La mujer rota

Foto: Favim.com

La última vez que le hicieron pedazos el corazón decidió dejarlo ahí sin preocuparse por la reconstrucción, queriendo irse lejos y sin que la persiguieran ni el amor que había atesorado por tanto tiempo, ni el dolor que le causaba una nueva decepción.

Se había cansado de romperse en cada momento. Que cada final significara perder algo más profundo que alguien que la acompañara a caminar por las calles de una ciudad gris en la que cada vez se hacía más difícil respirar. Y así, asfixiada por las lágrimas y por la polución, se sentó a esperar a que dejara de doler.

Pero el dolor, profundísimo, no se fue. Veía a las parejas besarse ante ella y lloraba, cada lágrima era un salto al vacío que mataba algo más que una gota salada, también llevaba con ella la esperanza y el silencio de querer, entender y disfrutar los logros y fracasos de otra persona.

Ni hablar de cuando los veía entrelazar las manos, se miraba las suyas y las unía con los dedos acariciándose las falanges y sintiendo cómo los poros de la piel se le erizaban al borde de la explosión. Las lágrimas volvían a brotar.

Empezó a odiar la lluvia porque hacía que las parejas se abrazaran. Empezó a odiar el sol porque los hacía desearse. Odiaba los vasos de jugo de un litro que vendían en el centro porque por un solo pitillo se besaban con sabores a maracuyá, mango, mandarina y mora. Odiaba al señor de la baba de caracol porque con su producto hacía que la juventud les durara más y así, el amor no se desgastara en arrugas. Odiaba todo lo que le significara la felicidad que ella no podía alcanzar.

Dejó su vida normal, dejó de escribir y de cantar a los gritos mientras iba en los buses.

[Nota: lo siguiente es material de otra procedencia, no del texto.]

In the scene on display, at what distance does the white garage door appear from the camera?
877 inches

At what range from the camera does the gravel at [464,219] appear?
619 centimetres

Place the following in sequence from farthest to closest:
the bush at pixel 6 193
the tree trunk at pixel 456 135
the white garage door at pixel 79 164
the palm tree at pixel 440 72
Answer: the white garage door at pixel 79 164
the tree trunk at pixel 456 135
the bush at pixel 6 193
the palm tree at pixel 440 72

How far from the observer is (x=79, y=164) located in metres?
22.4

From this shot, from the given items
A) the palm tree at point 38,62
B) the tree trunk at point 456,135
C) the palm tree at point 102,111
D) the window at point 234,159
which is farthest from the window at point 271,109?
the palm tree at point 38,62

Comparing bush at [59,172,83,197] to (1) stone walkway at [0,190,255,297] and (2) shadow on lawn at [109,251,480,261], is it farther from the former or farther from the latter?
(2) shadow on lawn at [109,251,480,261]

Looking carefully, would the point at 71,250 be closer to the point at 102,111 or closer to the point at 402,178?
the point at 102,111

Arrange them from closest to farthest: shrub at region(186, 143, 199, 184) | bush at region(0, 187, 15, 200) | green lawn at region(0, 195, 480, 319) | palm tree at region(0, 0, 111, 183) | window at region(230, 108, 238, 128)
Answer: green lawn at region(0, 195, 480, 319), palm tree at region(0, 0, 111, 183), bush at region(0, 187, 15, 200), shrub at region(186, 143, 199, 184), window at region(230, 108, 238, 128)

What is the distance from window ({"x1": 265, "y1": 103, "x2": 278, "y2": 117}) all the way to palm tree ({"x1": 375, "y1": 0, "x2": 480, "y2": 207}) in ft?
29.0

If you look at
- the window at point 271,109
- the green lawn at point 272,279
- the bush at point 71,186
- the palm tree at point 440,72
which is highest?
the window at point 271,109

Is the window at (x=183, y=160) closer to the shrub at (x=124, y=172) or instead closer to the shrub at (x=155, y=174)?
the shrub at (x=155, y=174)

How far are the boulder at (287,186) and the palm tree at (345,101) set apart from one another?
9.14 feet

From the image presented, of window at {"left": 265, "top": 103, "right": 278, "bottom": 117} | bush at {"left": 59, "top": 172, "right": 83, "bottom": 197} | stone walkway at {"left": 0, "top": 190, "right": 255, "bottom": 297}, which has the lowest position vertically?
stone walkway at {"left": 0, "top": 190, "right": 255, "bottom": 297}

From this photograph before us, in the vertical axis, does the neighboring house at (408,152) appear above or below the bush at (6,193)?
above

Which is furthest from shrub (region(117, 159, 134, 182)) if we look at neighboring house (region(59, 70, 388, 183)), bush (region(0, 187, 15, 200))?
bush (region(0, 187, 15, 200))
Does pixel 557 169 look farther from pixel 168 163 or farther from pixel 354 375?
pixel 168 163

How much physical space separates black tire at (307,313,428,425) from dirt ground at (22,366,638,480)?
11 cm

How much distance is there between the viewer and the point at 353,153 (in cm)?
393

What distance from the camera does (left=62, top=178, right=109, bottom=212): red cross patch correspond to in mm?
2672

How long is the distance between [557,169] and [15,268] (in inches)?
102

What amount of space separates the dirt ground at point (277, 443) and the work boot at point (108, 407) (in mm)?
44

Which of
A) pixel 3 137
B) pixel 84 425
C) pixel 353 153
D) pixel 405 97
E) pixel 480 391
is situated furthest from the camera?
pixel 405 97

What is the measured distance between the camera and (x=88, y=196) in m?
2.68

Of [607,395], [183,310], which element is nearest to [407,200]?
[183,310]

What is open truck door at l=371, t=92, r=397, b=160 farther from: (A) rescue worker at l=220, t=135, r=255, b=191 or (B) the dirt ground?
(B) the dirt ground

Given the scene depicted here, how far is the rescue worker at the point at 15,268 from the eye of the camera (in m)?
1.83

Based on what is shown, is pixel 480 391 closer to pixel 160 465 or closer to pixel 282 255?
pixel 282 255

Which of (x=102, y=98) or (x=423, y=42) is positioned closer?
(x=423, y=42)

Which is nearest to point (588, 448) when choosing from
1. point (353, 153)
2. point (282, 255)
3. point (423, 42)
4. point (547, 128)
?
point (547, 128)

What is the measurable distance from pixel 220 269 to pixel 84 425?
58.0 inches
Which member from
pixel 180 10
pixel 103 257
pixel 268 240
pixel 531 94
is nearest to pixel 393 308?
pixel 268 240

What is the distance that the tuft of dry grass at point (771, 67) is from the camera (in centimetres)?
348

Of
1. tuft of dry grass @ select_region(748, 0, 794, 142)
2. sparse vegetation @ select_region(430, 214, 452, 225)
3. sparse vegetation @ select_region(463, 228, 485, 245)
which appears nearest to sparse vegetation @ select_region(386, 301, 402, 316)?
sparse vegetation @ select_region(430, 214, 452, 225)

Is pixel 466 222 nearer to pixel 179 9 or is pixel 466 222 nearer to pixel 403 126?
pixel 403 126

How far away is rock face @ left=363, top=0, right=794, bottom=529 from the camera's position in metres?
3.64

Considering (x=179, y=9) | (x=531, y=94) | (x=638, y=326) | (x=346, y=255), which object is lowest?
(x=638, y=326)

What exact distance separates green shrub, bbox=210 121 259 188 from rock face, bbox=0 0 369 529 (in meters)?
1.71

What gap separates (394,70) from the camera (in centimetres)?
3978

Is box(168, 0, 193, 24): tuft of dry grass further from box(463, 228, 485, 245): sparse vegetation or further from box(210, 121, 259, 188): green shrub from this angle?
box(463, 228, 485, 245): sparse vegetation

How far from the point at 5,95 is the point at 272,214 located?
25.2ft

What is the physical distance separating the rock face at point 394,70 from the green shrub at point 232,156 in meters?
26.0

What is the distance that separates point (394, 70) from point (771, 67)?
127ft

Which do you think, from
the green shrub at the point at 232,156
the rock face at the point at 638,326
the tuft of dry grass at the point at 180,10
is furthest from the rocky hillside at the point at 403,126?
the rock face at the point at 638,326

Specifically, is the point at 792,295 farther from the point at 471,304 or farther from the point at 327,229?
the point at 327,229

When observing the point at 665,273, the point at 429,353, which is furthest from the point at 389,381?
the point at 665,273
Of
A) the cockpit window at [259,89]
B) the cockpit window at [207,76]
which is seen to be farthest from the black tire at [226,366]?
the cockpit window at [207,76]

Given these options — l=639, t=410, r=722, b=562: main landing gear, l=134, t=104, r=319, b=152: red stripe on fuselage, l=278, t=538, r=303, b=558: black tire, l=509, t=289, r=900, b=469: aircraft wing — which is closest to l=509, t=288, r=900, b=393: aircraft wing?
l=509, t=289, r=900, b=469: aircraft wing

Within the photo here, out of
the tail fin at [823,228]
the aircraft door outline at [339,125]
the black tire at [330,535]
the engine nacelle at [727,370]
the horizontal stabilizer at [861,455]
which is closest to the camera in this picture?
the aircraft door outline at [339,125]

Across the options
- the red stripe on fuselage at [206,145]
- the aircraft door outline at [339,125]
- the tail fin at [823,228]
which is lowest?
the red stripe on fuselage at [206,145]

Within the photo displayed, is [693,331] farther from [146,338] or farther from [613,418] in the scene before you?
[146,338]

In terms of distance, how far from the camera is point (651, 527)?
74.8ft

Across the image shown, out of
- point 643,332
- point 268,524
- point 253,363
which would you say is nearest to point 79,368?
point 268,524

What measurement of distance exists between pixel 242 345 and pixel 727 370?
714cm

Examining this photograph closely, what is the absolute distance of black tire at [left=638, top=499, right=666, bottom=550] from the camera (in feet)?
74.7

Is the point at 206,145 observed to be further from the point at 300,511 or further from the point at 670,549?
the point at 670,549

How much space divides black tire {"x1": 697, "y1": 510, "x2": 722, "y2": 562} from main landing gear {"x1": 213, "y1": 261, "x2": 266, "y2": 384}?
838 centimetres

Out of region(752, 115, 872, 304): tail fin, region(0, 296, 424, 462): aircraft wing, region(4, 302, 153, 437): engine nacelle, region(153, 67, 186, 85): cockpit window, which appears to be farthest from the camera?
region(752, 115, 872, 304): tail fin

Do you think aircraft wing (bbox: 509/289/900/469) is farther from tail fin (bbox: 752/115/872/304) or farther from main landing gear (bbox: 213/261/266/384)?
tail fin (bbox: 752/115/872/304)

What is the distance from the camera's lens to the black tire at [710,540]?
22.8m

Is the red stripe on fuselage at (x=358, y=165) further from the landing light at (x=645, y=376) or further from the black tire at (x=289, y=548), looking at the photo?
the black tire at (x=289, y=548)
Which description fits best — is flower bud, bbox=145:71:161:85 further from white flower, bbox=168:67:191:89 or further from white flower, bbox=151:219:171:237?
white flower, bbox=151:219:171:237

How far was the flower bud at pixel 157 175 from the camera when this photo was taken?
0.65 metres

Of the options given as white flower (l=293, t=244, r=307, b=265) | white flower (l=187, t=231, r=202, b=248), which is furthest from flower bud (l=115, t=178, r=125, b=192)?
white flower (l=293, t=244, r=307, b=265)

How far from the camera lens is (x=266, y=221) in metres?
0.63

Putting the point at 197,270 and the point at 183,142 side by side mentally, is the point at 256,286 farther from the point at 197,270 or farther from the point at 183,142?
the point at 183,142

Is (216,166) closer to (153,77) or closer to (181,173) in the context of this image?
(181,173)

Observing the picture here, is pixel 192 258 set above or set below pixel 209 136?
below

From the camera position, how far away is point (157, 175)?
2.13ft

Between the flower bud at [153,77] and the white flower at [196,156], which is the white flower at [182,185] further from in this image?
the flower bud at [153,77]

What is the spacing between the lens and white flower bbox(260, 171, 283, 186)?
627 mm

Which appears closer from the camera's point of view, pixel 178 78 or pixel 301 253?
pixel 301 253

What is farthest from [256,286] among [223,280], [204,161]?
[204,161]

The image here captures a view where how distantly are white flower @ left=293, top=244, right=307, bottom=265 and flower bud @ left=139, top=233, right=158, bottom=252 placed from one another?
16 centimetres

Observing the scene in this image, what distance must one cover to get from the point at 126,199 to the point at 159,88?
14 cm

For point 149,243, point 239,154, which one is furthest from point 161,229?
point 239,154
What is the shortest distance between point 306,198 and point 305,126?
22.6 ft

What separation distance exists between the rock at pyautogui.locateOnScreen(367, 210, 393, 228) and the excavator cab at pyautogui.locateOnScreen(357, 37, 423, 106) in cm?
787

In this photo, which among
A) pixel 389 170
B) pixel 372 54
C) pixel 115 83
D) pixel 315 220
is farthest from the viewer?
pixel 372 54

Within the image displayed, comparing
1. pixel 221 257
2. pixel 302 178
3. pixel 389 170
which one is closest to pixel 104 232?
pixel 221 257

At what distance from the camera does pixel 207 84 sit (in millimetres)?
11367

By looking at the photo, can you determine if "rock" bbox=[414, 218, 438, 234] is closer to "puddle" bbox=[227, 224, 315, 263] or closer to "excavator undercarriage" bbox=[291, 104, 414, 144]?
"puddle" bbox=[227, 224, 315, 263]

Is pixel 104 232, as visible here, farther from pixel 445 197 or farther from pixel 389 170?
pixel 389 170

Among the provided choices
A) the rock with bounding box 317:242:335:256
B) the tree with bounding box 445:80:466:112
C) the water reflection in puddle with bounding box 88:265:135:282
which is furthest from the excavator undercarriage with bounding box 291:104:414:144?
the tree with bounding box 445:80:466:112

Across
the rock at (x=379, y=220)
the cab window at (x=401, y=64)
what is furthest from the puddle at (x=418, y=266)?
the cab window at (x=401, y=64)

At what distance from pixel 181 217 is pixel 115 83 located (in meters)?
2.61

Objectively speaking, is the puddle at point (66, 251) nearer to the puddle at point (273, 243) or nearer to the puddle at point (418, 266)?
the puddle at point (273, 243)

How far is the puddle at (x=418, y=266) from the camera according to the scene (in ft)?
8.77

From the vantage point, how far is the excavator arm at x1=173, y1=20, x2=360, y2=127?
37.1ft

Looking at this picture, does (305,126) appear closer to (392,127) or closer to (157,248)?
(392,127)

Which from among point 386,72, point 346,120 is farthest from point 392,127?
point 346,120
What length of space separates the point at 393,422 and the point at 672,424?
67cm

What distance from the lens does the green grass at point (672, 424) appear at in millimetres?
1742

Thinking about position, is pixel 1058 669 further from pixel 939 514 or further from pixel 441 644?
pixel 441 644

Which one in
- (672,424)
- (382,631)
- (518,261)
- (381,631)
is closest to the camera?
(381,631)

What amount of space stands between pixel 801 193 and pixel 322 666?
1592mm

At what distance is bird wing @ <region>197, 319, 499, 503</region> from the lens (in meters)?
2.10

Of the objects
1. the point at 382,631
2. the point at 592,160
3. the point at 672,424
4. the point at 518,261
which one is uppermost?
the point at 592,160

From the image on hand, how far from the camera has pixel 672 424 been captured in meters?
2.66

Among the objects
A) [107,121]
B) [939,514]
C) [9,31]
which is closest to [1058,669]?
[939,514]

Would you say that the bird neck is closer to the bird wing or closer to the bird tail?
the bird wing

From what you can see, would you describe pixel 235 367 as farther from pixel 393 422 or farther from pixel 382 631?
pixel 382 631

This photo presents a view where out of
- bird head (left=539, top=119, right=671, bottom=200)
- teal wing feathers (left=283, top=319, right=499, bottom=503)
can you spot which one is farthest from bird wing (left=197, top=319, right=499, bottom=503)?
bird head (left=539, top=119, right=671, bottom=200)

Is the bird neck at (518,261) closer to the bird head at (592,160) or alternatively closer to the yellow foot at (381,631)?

Olvidó las guitarras que había comprado para cantar en las fogatas, es más, olvidó calentarse en las fogatas.

Empezaron a llamarla “La loca de la soledad”. No comía y no hablaba, pero la belleza no se le perdía entre el mugre de la calle. Sus ojos seguían brillando, las lágrimas los hacía sobresalir aún más. La gente la saludaba pero era más como una estatua sentada. Algunos de los artistas que se ganaban el sustento haciendo retratos, empezaron a dibujarla en los días que no había mucho trabajo. Los fotógrafos se detenían a encontrar el ángulo que reflejara la profundidad de su tristeza. Algunos le cantaban, los raperos empezaron a dedicarle versos en los buses que llegaban a los barrios populares. Poco a poco se fue convirtiendo en un emblema de la ciudad, el voz a voz la convirtió en una pieza de museo.

Empezó a ser destino turístico, como las estatuas de los parques, la gente iba a verla. Ella lloraba y sentía como la ausencia de su corazón le empezaba a llenar el cuerpo. Palideció.

Hasta la noche en la que apareció el escultor: un hombre que quiso hacerle una estatua de verdad para que ella descansara, para que volviera a sonreír.

-Quiero dejarte ahí para siempre- le dijo.

Ella lo miró y lloró de nuevo. Las luces amarillas le resaltaron los rasgos.
-Tengo algo para entregarte- volvió a decirle. Y metió la mano en su bolso- Eres hermosa y por eso, sabía que te faltaba algo. Aquí está.
Sacó un corazón de cerámica del bolso, unido por pedazos como sólo un gran restaurador podría hacerlo.
Ella sonrió. Lo recibió entre sus manos.

-Gracias- respondió.

Esa noche, con las luces amarillas, La loca de la soledad se volvió a parar de ese lugar. Cantó con fuerza, volvió a amar. El Escultor la tomó de la mano, la llevó a su casa, la hizo estatua, le reconstruyó la vida, la amó para siempre.